The new Qiskit Textbook beta is now available. Try it out now
Hybrid quantum-classical Neural Networks with PyTorch and Qiskit

Machine learning (ML) has established itself as a successful interdisciplinary field which seeks to mathematically extract generalizable information from data. Throwing in quantum computing gives rise to interesting areas of research which seek to leverage the principles of quantum mechanics to augment machine learning or vice-versa. Whether you're aiming to enhance classical ML algorithms by outsourcing difficult calculations to a quantum computer or optimise quantum algorithms using classical ML architectures - both fall under the diverse umbrella of quantum machine learning (QML).

In this chapter, we explore how a classical neural network can be partially quantized to create a hybrid quantum-classical neural network. We will code up a simple example that integrates Qiskit with a state-of-the-art open-source software package - PyTorch. The purpose of this example is to demonstrate the ease of integrating Qiskit with existing ML tools and to encourage ML practitioners to explore what is possible with quantum computing.


  1. How Does it Work?
    1.1 Preliminaries
  2. So How Does Quantum Enter the Picture?
  3. Let's code!
    3.1 Imports
    3.2 Create a "Quantum Class" with Qiskit
    3.3 Create a "Quantum-Classical Class" with PyTorch
    3.4 Data Loading and Preprocessing
    3.5 Creating the Hybrid Neural Network
    3.6 Training the Network
    3.7 Testing the Network
  4. What Now?

1. How does it work?

Fig.1 Illustrates the framework we will construct in this chapter.

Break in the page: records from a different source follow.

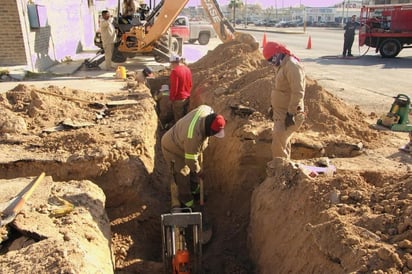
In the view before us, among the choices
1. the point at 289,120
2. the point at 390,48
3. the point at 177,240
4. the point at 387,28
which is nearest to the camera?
the point at 177,240

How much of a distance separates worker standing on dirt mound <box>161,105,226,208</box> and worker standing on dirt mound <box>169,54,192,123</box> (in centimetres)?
242

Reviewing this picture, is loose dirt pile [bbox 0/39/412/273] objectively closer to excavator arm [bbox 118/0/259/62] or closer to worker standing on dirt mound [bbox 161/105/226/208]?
worker standing on dirt mound [bbox 161/105/226/208]

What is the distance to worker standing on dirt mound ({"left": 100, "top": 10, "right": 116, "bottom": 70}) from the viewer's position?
40.9 feet

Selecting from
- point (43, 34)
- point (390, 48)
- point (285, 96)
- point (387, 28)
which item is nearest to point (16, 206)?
point (285, 96)

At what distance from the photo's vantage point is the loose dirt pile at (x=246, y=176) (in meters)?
3.20

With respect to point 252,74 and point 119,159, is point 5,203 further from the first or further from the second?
point 252,74

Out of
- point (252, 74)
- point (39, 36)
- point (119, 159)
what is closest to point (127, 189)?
point (119, 159)

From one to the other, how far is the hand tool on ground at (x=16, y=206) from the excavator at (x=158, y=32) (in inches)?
318

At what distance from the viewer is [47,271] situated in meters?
2.82

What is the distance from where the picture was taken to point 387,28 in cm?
1762

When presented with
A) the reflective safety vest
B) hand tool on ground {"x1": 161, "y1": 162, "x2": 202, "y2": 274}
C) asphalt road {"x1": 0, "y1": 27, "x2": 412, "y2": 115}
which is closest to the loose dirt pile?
hand tool on ground {"x1": 161, "y1": 162, "x2": 202, "y2": 274}

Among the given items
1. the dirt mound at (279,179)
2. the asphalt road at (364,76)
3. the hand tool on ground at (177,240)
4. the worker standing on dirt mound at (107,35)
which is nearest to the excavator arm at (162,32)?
the worker standing on dirt mound at (107,35)

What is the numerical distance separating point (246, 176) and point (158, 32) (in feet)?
27.1

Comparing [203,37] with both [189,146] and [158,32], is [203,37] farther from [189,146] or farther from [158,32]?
[189,146]
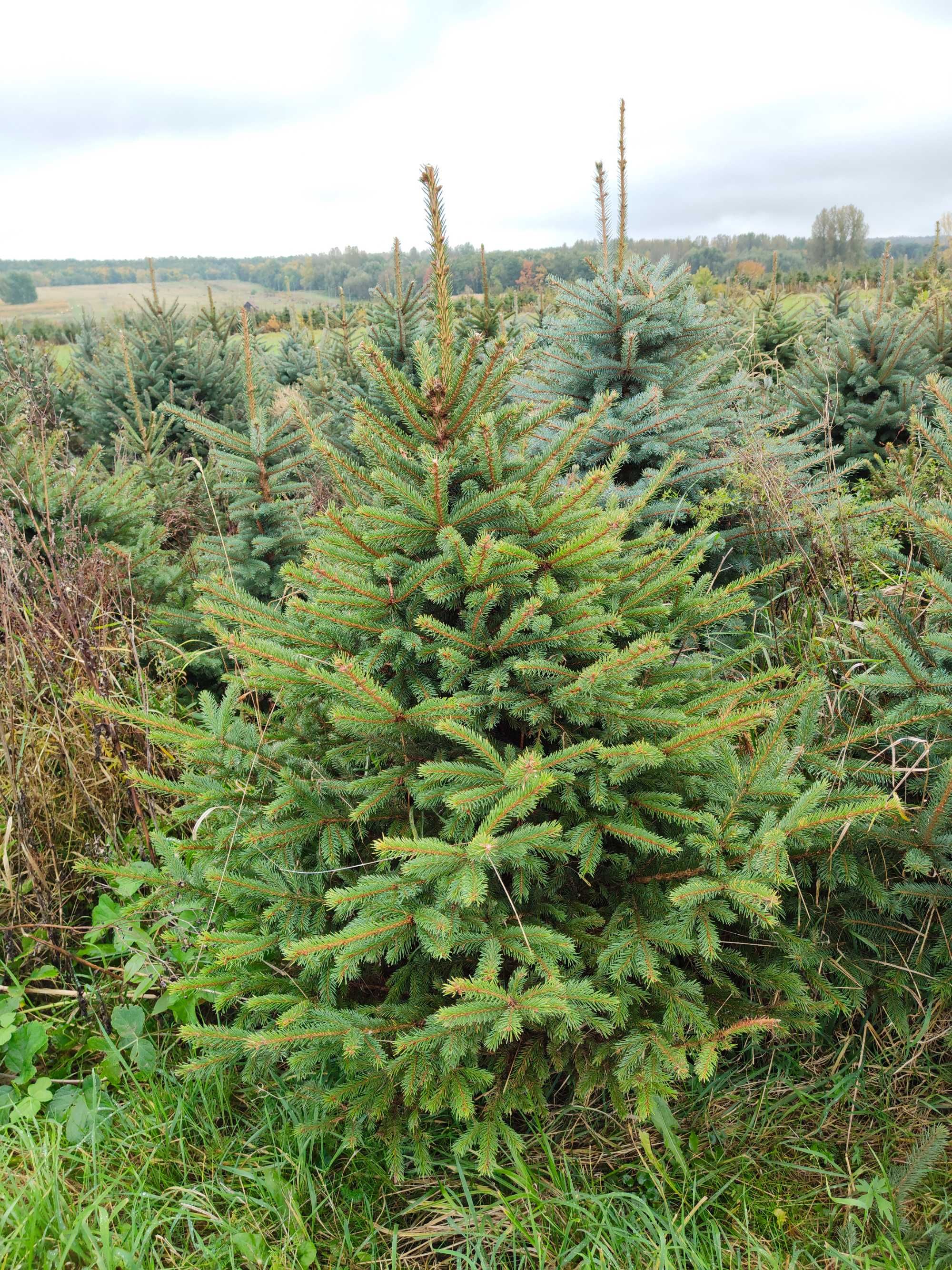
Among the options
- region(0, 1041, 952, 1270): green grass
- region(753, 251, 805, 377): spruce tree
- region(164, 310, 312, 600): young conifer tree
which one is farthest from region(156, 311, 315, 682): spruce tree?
region(753, 251, 805, 377): spruce tree

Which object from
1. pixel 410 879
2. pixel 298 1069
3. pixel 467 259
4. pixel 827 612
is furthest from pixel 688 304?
pixel 467 259

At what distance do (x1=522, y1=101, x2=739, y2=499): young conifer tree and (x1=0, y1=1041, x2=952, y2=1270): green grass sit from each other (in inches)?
111

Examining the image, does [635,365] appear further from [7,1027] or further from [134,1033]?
[7,1027]

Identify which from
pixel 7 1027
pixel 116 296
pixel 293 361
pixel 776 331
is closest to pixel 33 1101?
pixel 7 1027

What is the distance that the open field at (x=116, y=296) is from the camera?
866 inches

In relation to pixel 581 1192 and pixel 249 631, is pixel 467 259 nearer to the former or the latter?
pixel 249 631

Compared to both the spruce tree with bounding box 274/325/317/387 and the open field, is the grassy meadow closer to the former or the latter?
the spruce tree with bounding box 274/325/317/387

Ultimately, we will create a hybrid quantum-classical neural network that seeks to classify hand drawn digits. Note that the edges shown in this image are all directed downward; however, the directionality is not visually indicated.

1.1 Preliminaries

The background presented here on classical neural networks is included to establish relevant ideas and shared terminology; however, it is still extremely high-level. If you'd like to dive one step deeper into classical neural networks, see the well made video series by youtuber 3Blue1Brown. Alternatively, if you are already familiar with classical networks, you can skip to the next section.

Neurons and Weights

A neural network is ultimately just an elaborate function that is built by composing smaller building blocks called neurons. A neuron is typically a simple, easy-to-compute, and nonlinear function that maps one or more inputs to a single real number. The single output of a neuron is typically copied and fed as input into other neurons. Graphically, we represent neurons as nodes in a graph and we draw directed edges between nodes to indicate how the output of one neuron will be used as input to other neurons. It's also important to note that each edge in our graph is often associated with a scalar-value called a weight. The idea here is that each of the inputs to a neuron will be multiplied by a different scalar before being collected and processed into a single value. The objective when training a neural network consists primarily of choosing our weights such that the network behaves in a particular way.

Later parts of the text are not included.